La constituyente, una reflexión
El Colegio Nacional de Abogados (CNA) instaló formalmente una Comisión pro Constituyente. Loable decisión, si se considera que la posibilidad de ese ejercicio siempre ha sido el resultado de una acumulación de factores históricos, políticos y económicos, impulsados por fuerzas que actúan en la sociedad de manera organizada. El CNA es una de esas fuerzas y su propuesta sobre la constituyente merece una reflexión seria, no solo por la presencia de los factores citados, sino por la expectativa que despertó durante el más reciente proceso electoral.
Una Constitución es una síntesis de las ideas y principios históricos, sociales, políticos y económicos que conforman y condicionan la sociedad, en un ordenamiento jurídico que rige o pretende regir un país, pero cuando resulta ineficaz para la vida social, da apertura a la necesidad de reformarla o sustituirla por una nueva. Como dijo el maestro del derecho constitucional de Panamá, José Dolores Moscote: “Cuando un país ha llegado a la convicción de que las normas establecidas en su estatuto fundamental no son ya adecuadas para continuar rigiendo su vida social, ello no debe tomarse como un hecho indiferente cuyas causas y consecuencias fuera ocioso escudriñar…”.
Por muy rígida que sea la naturaleza de una Constitución, difícilmente puede escapar a esa necesidad social y política de reforma o cambio por una nueva. El problema complejo que sí se presenta al derecho constitucional moderno, y en particular el de cada país, es el de los procedimientos para reformar o sustituir la Constitución. Entre esos sistemas figuran los denominados “procedimientos populares”: el referéndum, plebiscito, la revocación popular, y ¿por qué no?, las asambleas constituyentes.
Tal es el caso del referéndum, mediante el que se somete a la decisión del pueblo una materia o asunto constitucional para que, por voto mayoritario, se ratifique o no. Otros procedimientos están referidos al “orden constitucional preexistente” y pueden ser jurídicos o de hecho. Los primeros jurídicos predispuestos en alguna forma en la Constitución, que establece o predispone en la norma el mecanismo ordinario para sus reformas, el que se desarrolla generalmente por vía de legislaturas ordinarias. En cuanto a los de hecho, estos se realizan con prescindencia del método predispuesto en la norma constitucional, como es el caso de las revoluciones.

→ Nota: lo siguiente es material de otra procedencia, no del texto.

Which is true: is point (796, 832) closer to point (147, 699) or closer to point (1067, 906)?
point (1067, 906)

Lo cierto es que esas divisiones establecidas con criterios absolutos por la doctrina del derecho constitucional, muchas veces son confusas y aparecen entremezcladas en la realidad sociopolítica; pues en cada país tales reformas se han desarrollado por cualesquiera de los procedimientos señalados, según sus condiciones y particularidades reales, históricas, políticas, sociales y económicas.
El derecho constitucional de Panamá no ha sido la excepción, ni para introducir reformas parciales a las constituciones, ni para reemplazarlas por una nueva. Ese sucesivo ensayo ha sido producto de una acumulación de experiencias históricas, políticas, sociales y económicas del pasado y presente, que se manifiesta en una constante búsqueda de aspiraciones y propósitos, destinada a lograr el ordenamiento jurídico que responda adecuadamente a las necesidades sociales del país.
Una síntesis retrospectiva del desarrollo histórico del derecho constitucional de Panamá bastaría para demostrar que, parciales o extensas, las sucesivas reformas constitucionales que han regido el país, desde el primer estatuto fundamental de 1904 hasta la Constitución vigente de 1972, tuvieron como fuentes originarias el procedimiento jurídico predispuesto en la propia Constitución. Baste recordar las experiencias históricas que dieron origen a las de 1941, 1946 y 1972, porque en ninguno de esos tres casos, la nueva Constitución se creó por la vía jurídica que señalaba la anterior.
José Dolores Moscote, quien vivió, sintió e impulsó desde el año 1929 el movimiento reformista constitucional panameño, ha dicho: “…la reforma de un estatuto constitucional no se hace porque alguien, persona o colectividad, la quiera por acto espontáneo o inmotivado. La experiencia social cotidiana (…) es, indudablemente, la primera y la más vigorosa de las fuerzas que impulsan todo movimiento que implique cambio en las instituciones fundamentales. Puede haber, y seguramente las hay, otras fuerzas que concurren a impulsar este movimiento, pero, sin desconocerlas, aquella experiencia, transformada en incoercible convicción popular, es la que más debe contar, al darle expresión definida al anhelo reformista.
Hace décadas hemos ido construyendo un nuevo país. La interrogante radica en si el ordenamiento jurídico vigente responde a esa nueva realidad o exige ser readecuado. Los años que tomamos para evaluar este aspecto parecieran sugerir la valentía como presupuesto de decisión.